Nor did the commission indicate whether parole authorities ever became aware of a young woman living in his home or backyard.
Redacted from the 19 pages that were released are the reasons he was reinstated to parole after a 1993 drug violation.
At the time he was sentenced, Garrido was expected to be on federal parole until 2027. The documents show that he was paroled from the federal prison at Lompoc on Jan. 20, 1988, "with a total of 14,235 days remaining to be served."
In the certificate of parole, Garrido was judged to have "substantially observed the rules of the institution," although two months earlier federal officials found he had violated prison rules.
"You committed 3 drug-related infractions," a Nov. 20, 1987, report stated.
The parole commission decided in January 1988 that his release "would not jeopardize the public welfare," and he was ordered released with the agreement that he would remain in Nevada until April 10, 2027.
The federal sentence covered Garrido's kidnap conviction, and he was sent from Lompoc to a Nevada state prison to complete his rape sentence of five years to life. Less than a year later, he was released from prison by the Nevada parole board, and despite the federal requirement that he remain in Nevada, he was allowed to return to his home in Antioch.

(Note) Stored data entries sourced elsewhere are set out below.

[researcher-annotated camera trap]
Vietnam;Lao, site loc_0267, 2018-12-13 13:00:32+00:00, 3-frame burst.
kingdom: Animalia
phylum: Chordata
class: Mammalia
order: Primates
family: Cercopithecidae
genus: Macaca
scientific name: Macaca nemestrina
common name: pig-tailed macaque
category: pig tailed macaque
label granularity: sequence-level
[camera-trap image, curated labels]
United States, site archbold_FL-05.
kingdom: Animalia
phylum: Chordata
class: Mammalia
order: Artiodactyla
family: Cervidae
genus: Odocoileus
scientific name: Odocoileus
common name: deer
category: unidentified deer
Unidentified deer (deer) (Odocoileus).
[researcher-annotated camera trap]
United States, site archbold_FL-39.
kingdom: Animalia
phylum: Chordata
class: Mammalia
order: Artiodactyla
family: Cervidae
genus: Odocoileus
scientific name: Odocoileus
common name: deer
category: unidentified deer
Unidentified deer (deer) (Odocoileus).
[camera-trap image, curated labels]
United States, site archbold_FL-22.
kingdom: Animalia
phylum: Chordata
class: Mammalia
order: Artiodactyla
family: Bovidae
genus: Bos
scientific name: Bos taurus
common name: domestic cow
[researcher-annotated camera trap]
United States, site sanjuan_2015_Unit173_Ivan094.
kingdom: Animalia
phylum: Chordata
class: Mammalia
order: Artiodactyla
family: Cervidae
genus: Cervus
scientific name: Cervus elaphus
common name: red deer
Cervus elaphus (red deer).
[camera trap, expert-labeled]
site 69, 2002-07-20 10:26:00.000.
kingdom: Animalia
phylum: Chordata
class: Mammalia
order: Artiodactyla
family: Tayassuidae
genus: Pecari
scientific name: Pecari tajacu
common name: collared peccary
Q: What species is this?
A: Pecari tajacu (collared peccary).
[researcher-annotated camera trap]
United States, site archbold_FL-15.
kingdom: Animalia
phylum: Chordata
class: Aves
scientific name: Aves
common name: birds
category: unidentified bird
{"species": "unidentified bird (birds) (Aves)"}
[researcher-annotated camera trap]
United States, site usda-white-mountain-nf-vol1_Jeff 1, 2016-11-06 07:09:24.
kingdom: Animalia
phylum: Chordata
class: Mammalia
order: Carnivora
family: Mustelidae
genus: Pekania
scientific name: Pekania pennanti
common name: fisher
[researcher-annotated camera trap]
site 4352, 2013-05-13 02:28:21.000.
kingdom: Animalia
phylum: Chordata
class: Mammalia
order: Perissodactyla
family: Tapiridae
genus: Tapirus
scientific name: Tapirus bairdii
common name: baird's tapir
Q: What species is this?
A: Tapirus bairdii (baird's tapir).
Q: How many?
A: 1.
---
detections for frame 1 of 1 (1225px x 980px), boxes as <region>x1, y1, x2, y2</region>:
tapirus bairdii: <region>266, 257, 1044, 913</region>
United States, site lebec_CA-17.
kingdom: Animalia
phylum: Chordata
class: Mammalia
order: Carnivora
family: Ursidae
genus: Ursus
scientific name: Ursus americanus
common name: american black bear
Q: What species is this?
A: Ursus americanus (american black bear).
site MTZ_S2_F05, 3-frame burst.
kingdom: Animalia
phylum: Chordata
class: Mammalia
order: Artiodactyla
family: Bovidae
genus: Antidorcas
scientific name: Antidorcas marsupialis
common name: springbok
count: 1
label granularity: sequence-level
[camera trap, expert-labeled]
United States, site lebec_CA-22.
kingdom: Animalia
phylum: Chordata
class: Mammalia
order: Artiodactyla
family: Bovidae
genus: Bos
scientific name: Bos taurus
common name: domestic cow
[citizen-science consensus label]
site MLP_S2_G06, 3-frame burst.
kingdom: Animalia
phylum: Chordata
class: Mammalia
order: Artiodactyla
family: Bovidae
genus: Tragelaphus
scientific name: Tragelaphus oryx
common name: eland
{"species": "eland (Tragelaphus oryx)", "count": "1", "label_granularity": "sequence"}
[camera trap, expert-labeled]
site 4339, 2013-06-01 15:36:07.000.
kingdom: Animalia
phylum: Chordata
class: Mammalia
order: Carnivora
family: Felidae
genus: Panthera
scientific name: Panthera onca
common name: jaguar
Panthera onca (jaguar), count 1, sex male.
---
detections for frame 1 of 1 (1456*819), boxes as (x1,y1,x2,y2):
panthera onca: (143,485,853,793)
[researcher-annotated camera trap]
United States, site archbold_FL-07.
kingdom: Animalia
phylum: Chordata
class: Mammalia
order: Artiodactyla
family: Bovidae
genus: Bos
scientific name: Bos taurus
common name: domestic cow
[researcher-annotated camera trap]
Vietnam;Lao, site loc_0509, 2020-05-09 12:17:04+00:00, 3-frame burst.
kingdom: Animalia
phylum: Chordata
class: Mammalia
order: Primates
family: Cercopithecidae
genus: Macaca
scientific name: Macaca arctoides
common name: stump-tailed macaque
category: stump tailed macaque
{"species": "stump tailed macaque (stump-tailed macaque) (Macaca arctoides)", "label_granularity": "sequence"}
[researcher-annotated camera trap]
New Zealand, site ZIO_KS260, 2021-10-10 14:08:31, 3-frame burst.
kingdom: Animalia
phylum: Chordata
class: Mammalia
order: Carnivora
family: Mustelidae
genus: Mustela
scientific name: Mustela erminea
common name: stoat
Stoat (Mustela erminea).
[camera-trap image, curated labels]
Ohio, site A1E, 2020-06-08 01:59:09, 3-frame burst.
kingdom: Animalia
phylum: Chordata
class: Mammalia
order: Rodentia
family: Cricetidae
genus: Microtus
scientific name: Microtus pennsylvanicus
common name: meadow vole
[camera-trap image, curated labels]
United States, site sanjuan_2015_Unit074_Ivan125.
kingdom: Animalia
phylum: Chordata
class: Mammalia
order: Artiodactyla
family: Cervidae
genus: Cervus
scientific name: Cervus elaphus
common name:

Authorities allege he kidnapped Dugard in 1991 and kept her hidden in his backyard for 18 years. The federal records give only a bare-bones glimpse of Garrido's supervision during that time, and do not provide any indication of how regularly he was visited by federal parole agents.
However, the records confirm that Garrido was subject to drug testing and that a warrant for his arrest was issued March 18, 1993, after a marijuana violation. He was sent to a federal prison in Dublin for about a month, then ordered released back to Antioch on electronically monitored house arrest until Aug. 31, 1993.
While he was incarcerated at Dublin, authorities allege, Garrido's wife, Nancy, kept watch over Dugard.
After being released from federal parole in 1999, Garrido technically faced lifetime parole under the supervision of Nevada officials. However, Nevada transferred responsibility to California because he was living in Antioch.